**Text provided:**

1. ## Surface Integral

I need to compute the surface integral of (curl A).n dS where:

A= (xyz+2)i + xj + ((x^2)z + (y^2))k

and S is defined by z>=0, z=16-(x^2)-(y^2).

(n is the unit normal field).

Thanks.

2. First, I calculated this using Stokes' theorem but since it's been a while since I did these, I wasn't sure of the outcome. Today, I did it without Stokes (just the surface integral) and I found the same, I'll show both here

Stokes states that the surface integral of the curl of the vector field (scalar multiplication with the exterior normal vector) is equal to the line integral of the vector field over the boundary of the surface.

$\iint\limits_S curl \vec v \cdot \vec n} \, \, dS = \oint\limits_C {\vec v\left( {\vec r} \right) \cdot d\vec r}$

In this case we have:
$\vec v = \left( {xyz + 2,x,x^2 z + y^2 } \right)$
$\vec r = \left( {x,y,16 - x^2 - y^2 } \right)$

S is the upper part of a paraboloid, the boundary in the xy-plane is the circle $C:x^2 + y^2 = 4^2$

I'll first do the line integral, we parametrize into polar coordinates:
$
\left\{ \begin{gathered}
x = 4\cos t \Rightarrow dx = - 4\sin t \hfill \\
y = 4\sin t \Rightarrow dy = 4\cos t \hfill \\
\end{gathered} \right.
$

Since we're working in the xy-plane, we have that z = 0.

Some records:
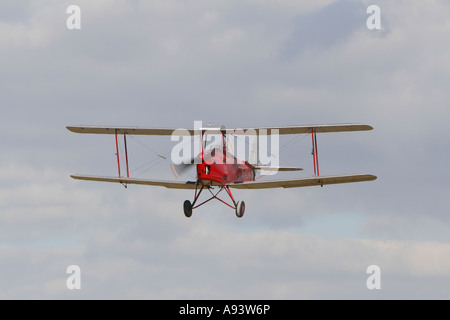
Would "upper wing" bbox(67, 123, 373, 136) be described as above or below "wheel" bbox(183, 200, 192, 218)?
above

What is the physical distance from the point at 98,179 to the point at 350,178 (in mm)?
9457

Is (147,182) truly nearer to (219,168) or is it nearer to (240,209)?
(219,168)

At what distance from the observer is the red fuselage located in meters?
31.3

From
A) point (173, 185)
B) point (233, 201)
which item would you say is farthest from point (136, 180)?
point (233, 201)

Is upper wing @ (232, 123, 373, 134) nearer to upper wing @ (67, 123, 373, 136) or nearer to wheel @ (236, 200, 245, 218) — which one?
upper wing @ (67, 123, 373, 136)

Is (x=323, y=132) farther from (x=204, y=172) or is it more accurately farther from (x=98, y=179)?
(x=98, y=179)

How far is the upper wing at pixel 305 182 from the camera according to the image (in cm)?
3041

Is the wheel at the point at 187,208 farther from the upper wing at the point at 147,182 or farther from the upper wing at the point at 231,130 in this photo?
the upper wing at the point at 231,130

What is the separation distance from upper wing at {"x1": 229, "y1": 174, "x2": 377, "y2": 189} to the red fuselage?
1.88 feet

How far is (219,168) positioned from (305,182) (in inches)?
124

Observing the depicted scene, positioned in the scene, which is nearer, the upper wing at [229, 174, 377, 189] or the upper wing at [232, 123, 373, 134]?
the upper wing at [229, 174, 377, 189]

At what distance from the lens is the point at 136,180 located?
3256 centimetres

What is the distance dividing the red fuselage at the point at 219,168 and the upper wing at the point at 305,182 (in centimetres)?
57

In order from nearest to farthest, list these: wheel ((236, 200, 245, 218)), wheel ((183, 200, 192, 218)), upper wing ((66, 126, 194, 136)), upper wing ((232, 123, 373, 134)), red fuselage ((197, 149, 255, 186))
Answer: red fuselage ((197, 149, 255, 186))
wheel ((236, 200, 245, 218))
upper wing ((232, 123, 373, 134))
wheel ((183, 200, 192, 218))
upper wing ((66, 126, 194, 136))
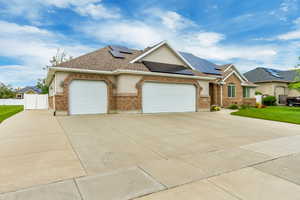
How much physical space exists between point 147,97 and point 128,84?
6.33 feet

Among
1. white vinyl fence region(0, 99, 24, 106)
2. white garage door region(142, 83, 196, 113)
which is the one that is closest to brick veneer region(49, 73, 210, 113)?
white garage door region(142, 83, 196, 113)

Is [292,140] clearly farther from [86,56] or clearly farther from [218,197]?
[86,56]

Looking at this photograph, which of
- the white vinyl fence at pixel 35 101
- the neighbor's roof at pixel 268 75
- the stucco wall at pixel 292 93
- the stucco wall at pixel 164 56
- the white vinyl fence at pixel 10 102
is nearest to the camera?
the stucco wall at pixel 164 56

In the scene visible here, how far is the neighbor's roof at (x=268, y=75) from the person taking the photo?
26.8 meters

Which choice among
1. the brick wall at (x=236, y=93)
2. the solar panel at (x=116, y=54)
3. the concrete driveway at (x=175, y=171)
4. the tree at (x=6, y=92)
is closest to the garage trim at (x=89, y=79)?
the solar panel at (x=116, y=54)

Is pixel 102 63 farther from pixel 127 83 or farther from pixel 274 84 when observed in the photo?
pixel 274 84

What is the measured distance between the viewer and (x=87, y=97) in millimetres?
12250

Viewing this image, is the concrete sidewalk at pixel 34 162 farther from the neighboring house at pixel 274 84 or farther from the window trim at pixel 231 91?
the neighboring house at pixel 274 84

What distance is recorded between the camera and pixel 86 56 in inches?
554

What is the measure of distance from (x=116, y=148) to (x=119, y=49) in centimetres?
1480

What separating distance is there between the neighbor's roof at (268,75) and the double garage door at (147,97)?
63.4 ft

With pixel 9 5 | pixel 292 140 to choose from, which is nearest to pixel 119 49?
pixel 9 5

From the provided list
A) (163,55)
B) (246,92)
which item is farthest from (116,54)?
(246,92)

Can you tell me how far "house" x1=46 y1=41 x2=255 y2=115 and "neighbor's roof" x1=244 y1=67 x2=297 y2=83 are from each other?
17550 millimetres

**Goals:**
a – From the surface integral thread, list the three components of the vector field A as the opening post gives them.
b – Continue the surface integral thread from its final sentence.
This material was taken from a separate source.

**Expected answers:**
a –
- i component: xyz + 2
- j component: x
- k component: (x^2)z + (y^2)

b –
$
\oint\limits_C {\vec v\left( {\vec r} \right) \cdot d\vec r} = \int\limits_0^{2\pi } {\left( {2,4\cos t,16\sin ^2 t} \right)} \frac{{d\left( {4\cos t,4\sin t,0} \right)}}
{{dt}}dt
$

$
4\int\limits_0^{2\pi } {\left( {\frac{1}
{2},\cos t} \right)} \left( { - \sin t,\cos t} \right)dt = 8\int\limits_0^{2\pi } {2\cos ^2 t - \sin tdt}
$

Elementary integration then yields a result of $16\pi$

---

Now, without Stokes. Since the surface is given as z = f(x,y), we can parametrize in x and y. This simplifies the calculation of the surface integral. We can calculate the flux as follows:

$
\iint\limits_S {curl \vec v \cdot \vec n}\,dS = \iint\limits_g {\left( {curl \vec v \cdot \vec n} \right)}\,\left\| {\frac{{\partial \vec r}}
{{\partial x}} \times \frac{{\partial \vec r}}
{{\partial y}}} \right\|dS
$

Now we integrate over the projection of the paraboloid on the xy-plane which gives the same circle as integration area again. By the definition of the normal vector, we can simplify this to

$
\iint\limits_g {curl \vec v \cdot \left( {\frac{{\partial \vec r}}
{{\partial x}} \times \frac{{\partial \vec r}}
{{\partial y}}} \right)}\,dS
$

With r and v as above, we have

$
\frac{{\partial \vec r}}
{{\partial x}} \times \frac{{\partial \vec r}}
{{\partial y}} = \left( {1,0, - 2x} \right) \times \left( {0,1, - 2y} \right) = \left( {2x,2y,1} \right)
$

$
curl \vec v = \nabla \times \left( {xyz + 2,x,x^2 z + y^2 } \right) = \left( {2y,xy - 2xz,1 - xz} \right)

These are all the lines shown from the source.